Turning Houses into Homes

When Luther grads connect to share professional insight, great things happen for everyone.

Jen Nielsen ’98 and Ian Cawley ’06 both work at furniture banks. They recently connected to share knowledge.

Changing Lives in the Same Way

Last spring, after 15 years in corporate sales, Ian Cawley ’06 was feeling a disconnect. “I somewhat blamed Luther,” he jokes, “because I didn’t feel that my work was aligned with my values.” His daughter, about to turn five, was newly curious about different kinds of jobs. Listening to himself explain to her what he did for work was the push he needed to make a change.

In April, Ian landed a position as director of operations at Houses into Homes, a furniture bank helping people in Johnson County, Iowa, to furnish homes as they exit homelessness, domestic violence, and other crisis situations. While it’s a different universe entirely from corporate sales, it turns out there’s a throughline: managing relationships. “That’s a really big part of what we do here. With the staff, certainly, but also with our hundreds of volunteers—and we are fully dependent on our volunteers,” Ian says. “We also cultivate relationships with people who are donating furniture and people in the community, letting them know that that’s what we’re here for.”

Houses into Homes started out of a garage in 2017. Last year, they provided 425 beds to 350 households. They’ve been troubleshooting as they learn and grow. During a leadership meeting in June, when the team had a problem to solve, they thought of Bridging, a Twin Cities–based furniture bank that’s a leader in the field. Maybe Bridging could share a solution based on their years of experience serving more than 5,000 households per year. Ian decided to cold-call the person who holds his position there.

That turned out to be Jen Nielsen ’98.

Jen Nielsen '98 is director of services and programs at Twin Cities–based Bridging.

Learning from Each Other

Bridging is a streamlined organization. Started in 1987, today it employs 40 full-time staff and relies on 650 weekly volunteers out of two locations to provide furniture and a foundational home setup to more than 5,000 people each year. “Our volunteers are really operational,” Jen says. “The work that they do is equivalent to about 30 full-time staff. This also means that we’re really engaged in the community, because those 650 people are from all over the Twin Cities metro area, getting the word out and recruiting their friends to donate.” Bridging also offers group volunteer experiences for corporations, churches, and other organizations, which brings in another 3,000 volunteers per year.

Jen says that the robust volunteer pool creates an energetic and welcoming vibe: “People come from different communities and backgrounds, but they’re all here to get to do this work so that we can support the community. That really inspires me every day.”
Before the pandemic, it was common for Bridging to host other furniture banks. Since Jen started there two years ago, Ian’s was the second similar organization to visit.

On a Friday in September, Ian’s team made the trip up from Iowa City to spend the morning shadowing volunteer-led shopping appointments and helping with intake at Bridging.

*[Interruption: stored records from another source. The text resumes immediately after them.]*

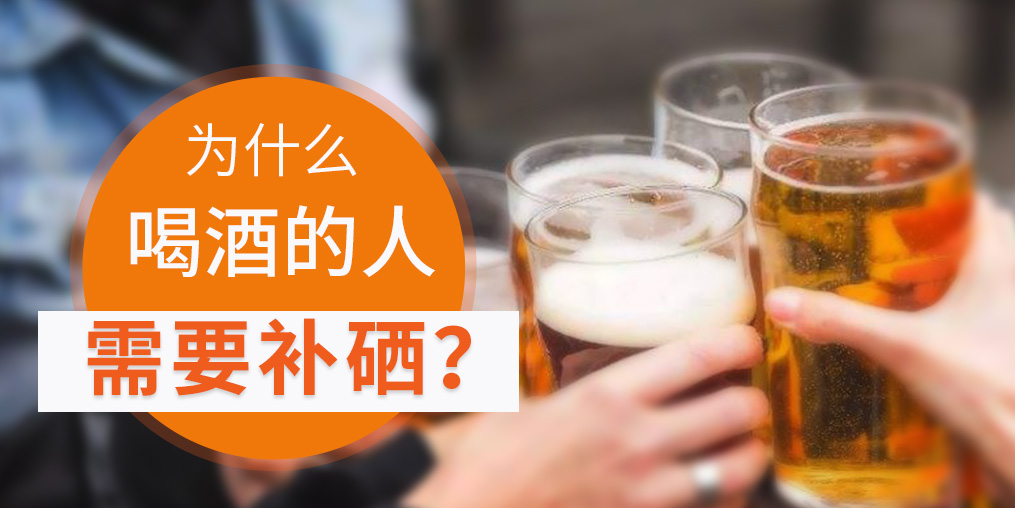 補(bǔ)硒對(duì)肝臟有好處，愛喝酒的人一定要看！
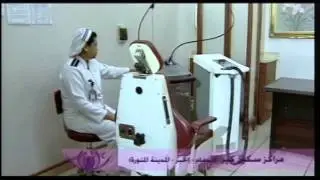 Almouwasat Arabic Documentary 2010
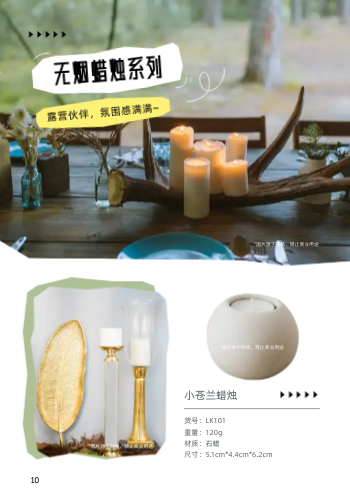 露营锅具野餐用具产品画册模板 - 第10页
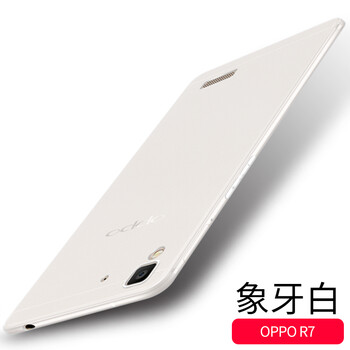oppoR7t手機殼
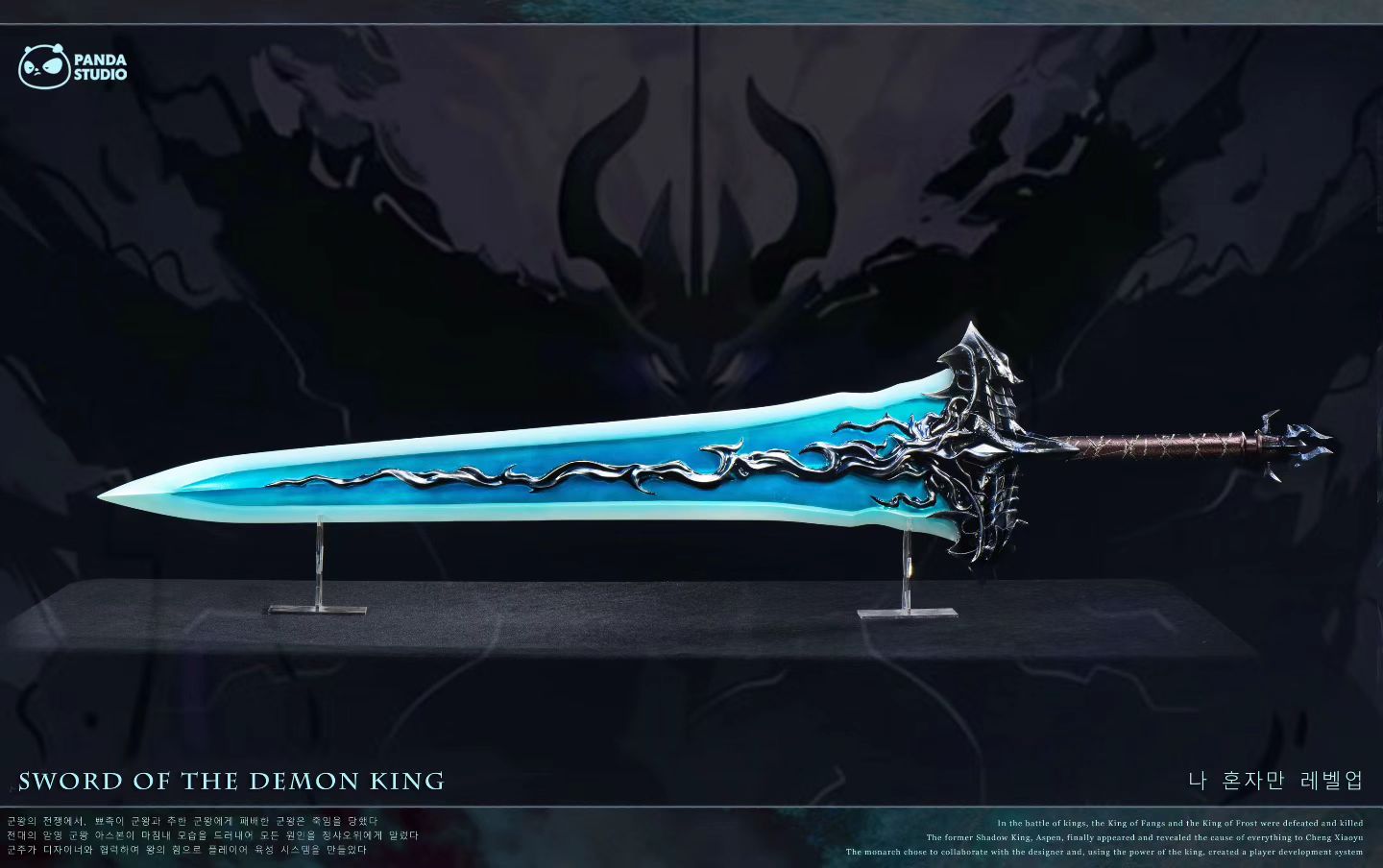 Panda Studio - Solo Leveling Demon King's Longsword | 我独自升级 恶魔王的长剑 - Image 5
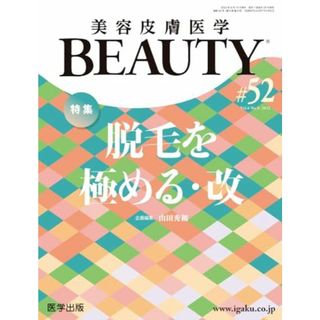 美容皮膚医学BEAUTY 第52号（Vol.6 No.9 2023）特集：脱毛を極める・改(語学/参考書)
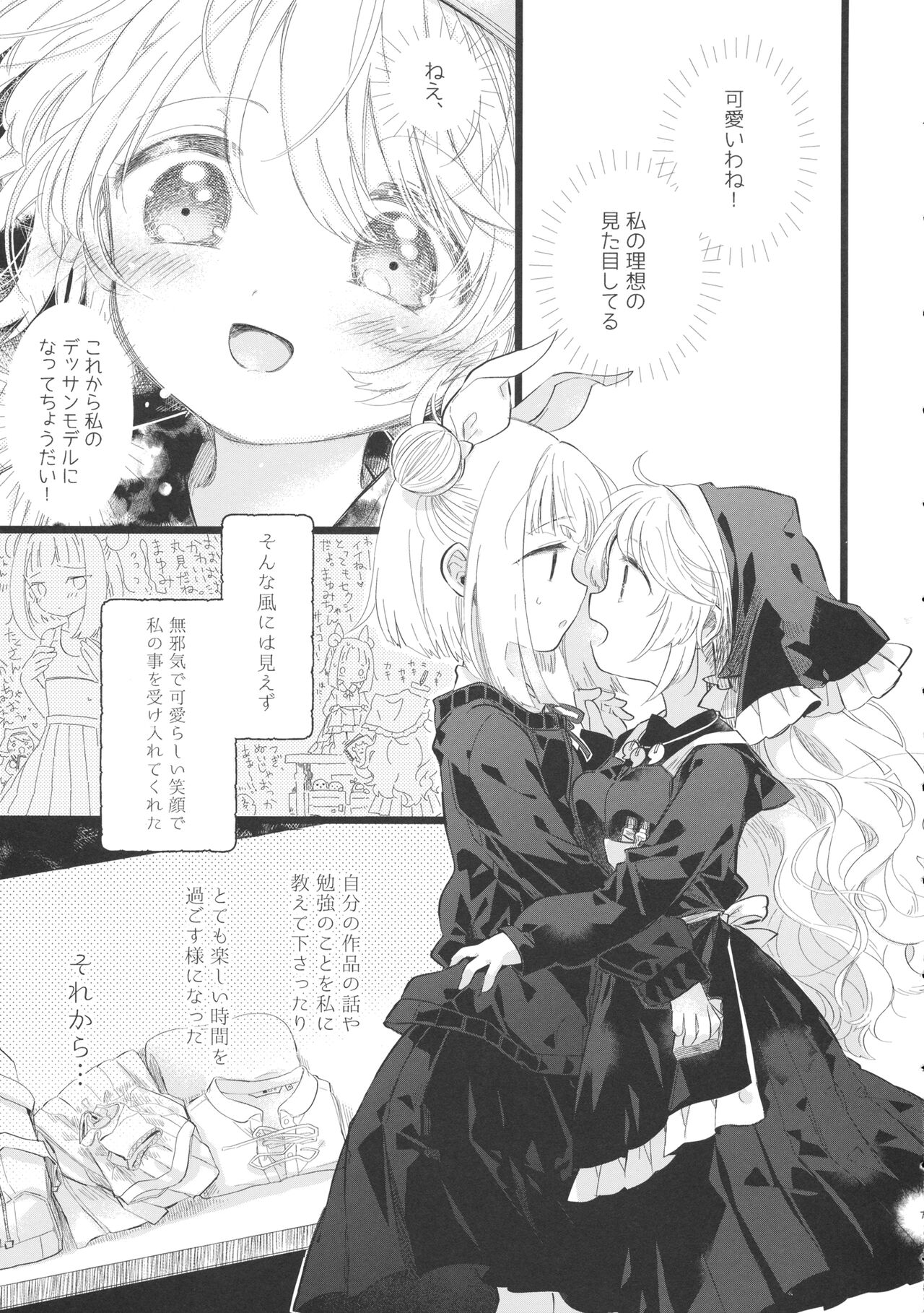 Keiki Senpai to Kouhai Mayumi-chan page 6 full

Then, the two leadership teams had lunch together—and were so engrossed that lunch lasted three hours.

Ian Cawley ’06 (far right) and Jen Nielsen ’98 (second from right) brought their teams together to talk about best furniture-bank practices.

Ian’s team left with takeaways that they immediately put into practice, like lowering the height of their warehouse shelves to fit in more inventory and changing some of the language they use around donations.

Jen’s team also learned from Ian’s. Because they’re such a well-oiled enterprise, “We’ve gotten pretty accustomed to and maybe settled in our ways of doing things,” she says. The visit made her think about how to innovate when it comes to inventory and truck deliveries.

Ian Cawley '06, alongside a Houses into Homes founder and volunteer coordinator, receives a puzzle donation from a local retirement home in August.

Better Living through Furniture

When you make a radical life change, like Ian did, there’s plenty of room for doubt. But Ian can point to moments that confirm and reconfirm the decision. One involves a house just two blocks away from his. “The proximity was meaningful,” he says, “because it shows how invisible furniture poverty is. Sometimes the people in need are in your neighborhood, on your same street. You drive by without even a second glance.”

During the pre-visit, Ian learned that this was a group home for adults with disabilities. While his team had been planning to deliver a bed to a single resident, the common areas were pretty bare. “There was a lot of isolation because there wasn’t a comfortable place for people to gather,” Ian says.

Houses into Homes set the group home up with, among other things, a patio table and chairs for the big empty deck. When Ian returned for another delivery, he recalls, “It was a beautiful Saturday in May, the first really nice Saturday”—here, he takes pause, overcome with emotion—“and they were all sitting around the patio table on the deck outside. It was a moment when I realized that this wouldn’t be happening if we hadn’t done the work that we did.”

What’s more? With the house only two blocks away, Ian’s wife and his job-curious daughter can see the difference that Ian has helped make too.

Postscript: Ian was named executive director of Houses into Homes starting January 1, 2025.